(Task statement): Which lines run from the line with "Male Asiatic Lion" through the line with "#Labrador Rescue TriPawding" in the entries below? Print them exactly, both ends included, and nothing more.
### Extracted data ###
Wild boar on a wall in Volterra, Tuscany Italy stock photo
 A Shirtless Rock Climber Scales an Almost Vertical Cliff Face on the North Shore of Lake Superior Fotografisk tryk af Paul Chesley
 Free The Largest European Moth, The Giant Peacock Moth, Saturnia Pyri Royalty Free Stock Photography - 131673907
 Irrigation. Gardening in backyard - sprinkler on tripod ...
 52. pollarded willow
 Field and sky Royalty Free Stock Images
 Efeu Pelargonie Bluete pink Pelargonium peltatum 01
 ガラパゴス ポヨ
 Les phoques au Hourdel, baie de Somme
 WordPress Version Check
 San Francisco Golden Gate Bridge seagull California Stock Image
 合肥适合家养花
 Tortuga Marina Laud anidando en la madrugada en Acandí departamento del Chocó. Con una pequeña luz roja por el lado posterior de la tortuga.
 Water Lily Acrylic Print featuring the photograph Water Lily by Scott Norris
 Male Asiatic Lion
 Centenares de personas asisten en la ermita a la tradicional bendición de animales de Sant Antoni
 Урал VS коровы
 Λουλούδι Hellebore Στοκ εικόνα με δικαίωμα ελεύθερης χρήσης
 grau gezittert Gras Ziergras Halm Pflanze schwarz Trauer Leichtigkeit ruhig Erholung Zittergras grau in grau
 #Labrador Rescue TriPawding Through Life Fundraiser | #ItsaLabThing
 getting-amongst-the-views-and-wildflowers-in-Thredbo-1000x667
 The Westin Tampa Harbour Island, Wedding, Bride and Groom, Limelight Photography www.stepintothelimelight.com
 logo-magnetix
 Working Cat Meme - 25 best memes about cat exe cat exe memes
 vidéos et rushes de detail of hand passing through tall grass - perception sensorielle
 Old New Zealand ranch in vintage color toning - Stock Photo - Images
###
(Solution to this problem):
 Male Asiatic Lion
 Centenares de personas asisten en la ermita a la tradicional bendición de animales de Sant Antoni
 Урал VS коровы
 Λουλούδι Hellebore Στοκ εικόνα με δικαίωμα ελεύθερης χρήσης
 grau gezittert Gras Ziergras Halm Pflanze schwarz Trauer Leichtigkeit ruhig Erholung Zittergras grau in grau
 #Labrador Rescue TriPawding Through Life Fundraiser | #ItsaLabThing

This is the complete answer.